▶ SELECTED EXCERPT:
####################

Nurturing Romance
Twenty-five years ago, when I organized a college history course on the American city, it started at the beginning (in the seventeenth century) and finished at the end (in the twentieth century). That was, after all, the story line—from the beginning to the end—in the history courses that I had experienced (and mostly relished) as a student. When I teach the same course today, at Lake Forest College, the narrative is more complicated. I begin with the conclusion, circa 2000, before moving backwards chronologically to the seventeenth century. And it ends where it began, in the present!
Playful? Certainly! How a syllabus is devised, and more importantly how its narrative is recast over the years, should result from an imaginative—playful—approach to the art and craft of teaching. Why did I depart from convention in this case? Students chided me (gently), via casual conversation and (mostly friendly) comments written in their end-of-course evaluations, that they wished their syllabus allocated more space for contemporary American cities. Ultimately I deduced that many students enrolled because of their interest in cities as they experience them today. My objective was to historically frame their experiences with contemporary cities. Hence my delicate task: nurturing romance between then and now.
History 263: American Cities meets over a fifteen-week semester, a total of forty-five hourly sessions. The tempo is fast, between allegro and vivace. My purpose—inspired by Eric E. Lampard, an influential urban historian—is the construction of a global scaffold for the urban history of the United States encompassing the nineteenth and twentieth centuries. The point of departure is the rapidly accelerated pace of urbanization during the nineteenth century. The very first session is called “A Century of Cities.” We sketch—but do not plumb—how urbanization exercised a dynamic, transforming effect, spawned by England’s Industrial Revolution. Ingraining Manchester in my students’ historical sensibilities, I portray it—visually and in words—as the shock city of the modern world, circa 1840 (that almost noir phrase devised by Asa Briggs, an English social historian). Then we travel across the Atlantic Ocean, hastily tracing the unfolding of urban networks in the United States. Chicago, in the 1890s (the world’s fastest growing city in the final quarter of the nineteenth century, claims Briggs), is the next shock city. In the middle of the twentieth century, Los Angeles assumed the Briggs artifice as a consequence of its extraordinary ascent from regional center for production and distribution into a global city lately characterized by David Rieff as the capital of the third world. (When its population first eclipsed one hundred thousand in 1900, Los Angeles ranked thirty-sixth in population among the nation’s cities, ahead of Memphis but behind Omaha!)
After the fifth class session we have traversed the entirety of the nineteenth and twentieth centuries. Multiple things have happened as we march, double step, toward the present. First, the students develop a vocabulary of (often contestable) terms (e.g., edge city, dual metropolis, sun belt, new federalism, technoburb, new urbanism, underclass, hyperpauperization, spatial mismatch). Secondly, I strive to expand their geographic sensibilities (and my own) by studying—still on the surface—the causes and circumstances of urban growth in its most extreme form during the fourth quarter of the twentieth century. Particular attention is given to nonwestern cities (e.g., Bombay, Ho Chi Minh City, Jakarta, and Manila.) In so doing, the students visualize the stark yet memorable work of photographer Sebastiâo Salgado, whom I myself stumbled upon in a recent exhibit organized by the International Center of Photography in New York City. We also examine population data, compiled by the United Nations, on the geographic distribution of the world’s largest cities. Finally, each student pursues a quantitative research project framed in the final quarter of the twentieth century. Focused on Chicago, it is tied to their reading of William Julius Wilson’s When Work Disappears: The World of the New Urban Poor (New York, 1996).

####################

▶ EXPLORE THE MATERIAL:
(A) In the essay on teaching a college course about American cities, which city is presented as the shock city of the modern world around 1840?
(B) Write the next part of the essay on teaching a college course about American cities, beginning after its final sentence.

(Extracted records)
####################

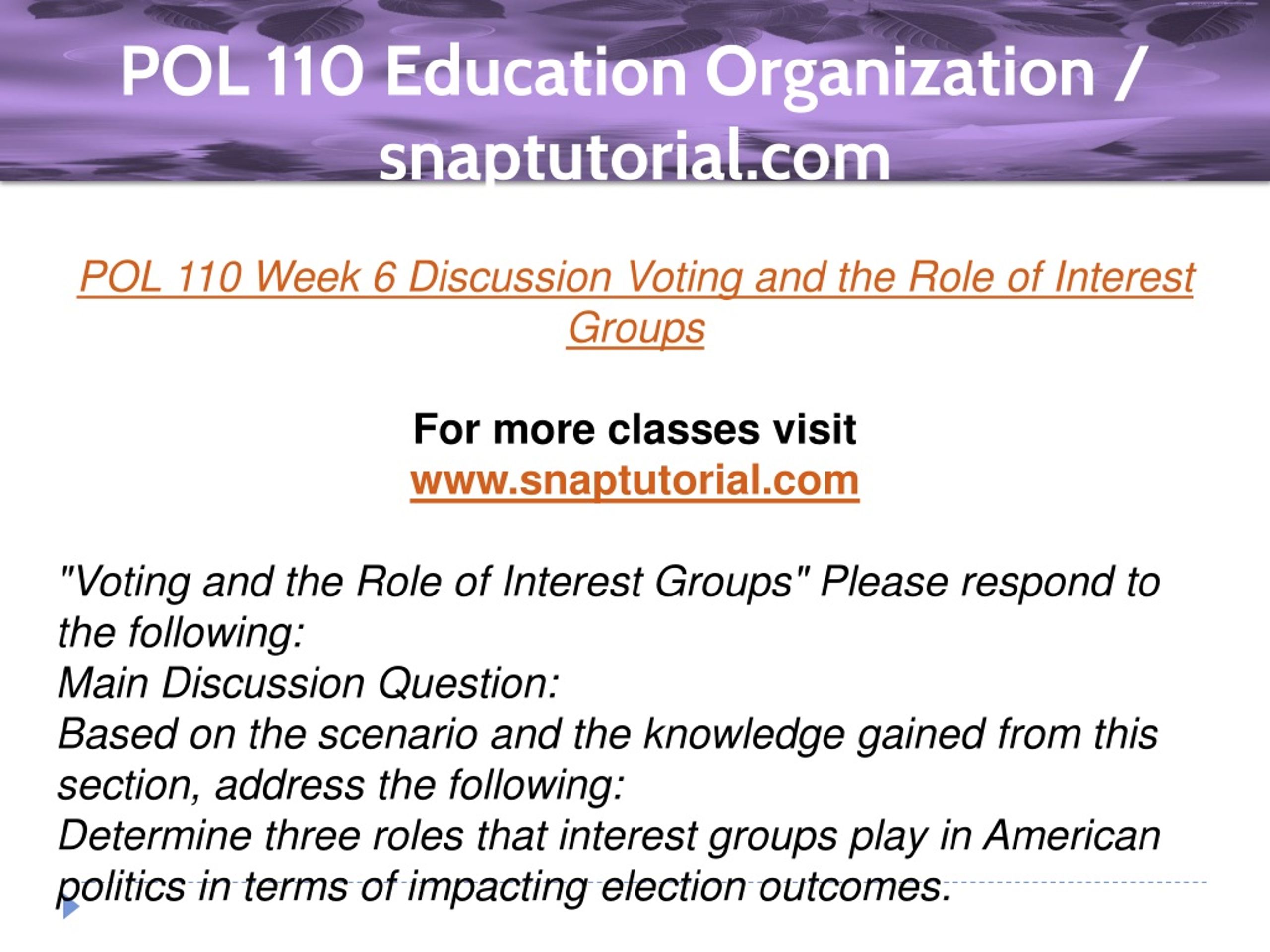 POL 110 Education Organization / snaptutorial.com

POL 110 Week 6 Discussion Voting and the Role of Interest Groups

For more classes visit
www.snaptutorial.com

"Voting and the Role of Interest Groups" Please respond to the following:
Main Discussion Question:
Based on the scenario and the knowledge gained from this section, address the following:
Determine three roles that interest groups play in American politics in terms of impacting election outcomes.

####################

▶ RESPONSES:
(A) Manchester

(B)
At this point History 263 reverts back three centuries in a kind of Rip Van Winkle in reverse! Freshly awakened, students inhabit the seventeenth century, not the twenty-first. Now the class studies the coastline cities from Boston to Charleston—the largest population concentration in 1700 was Boston’s (6,700)—to explore the roots as well as the manifestations of the earliest urbanization in British North America.
Luckily, my students are not asleep. Rather, I find them alert for comprehending—even appreciating—their subject matter. (Although quite the opposite was true when I taught the course from chronological beginning to end; then students frequently lamented that they were being compelled to study cities at a remove of 350 years.) By the time we travel to the eighteenth century, we are fastening upon the ingredients basic to the history of urban development (e.g., market economies, transportation networks, spatial organization and differentiation, demography and cultures, gender, enterprise, infrastructure, governance, public services, health, and safety, and westward expansion.) Special emphasis is given over to the lack of provision for cities in the federal system created by the Constitution, rendering their status in the nation-state perpetually unresolved.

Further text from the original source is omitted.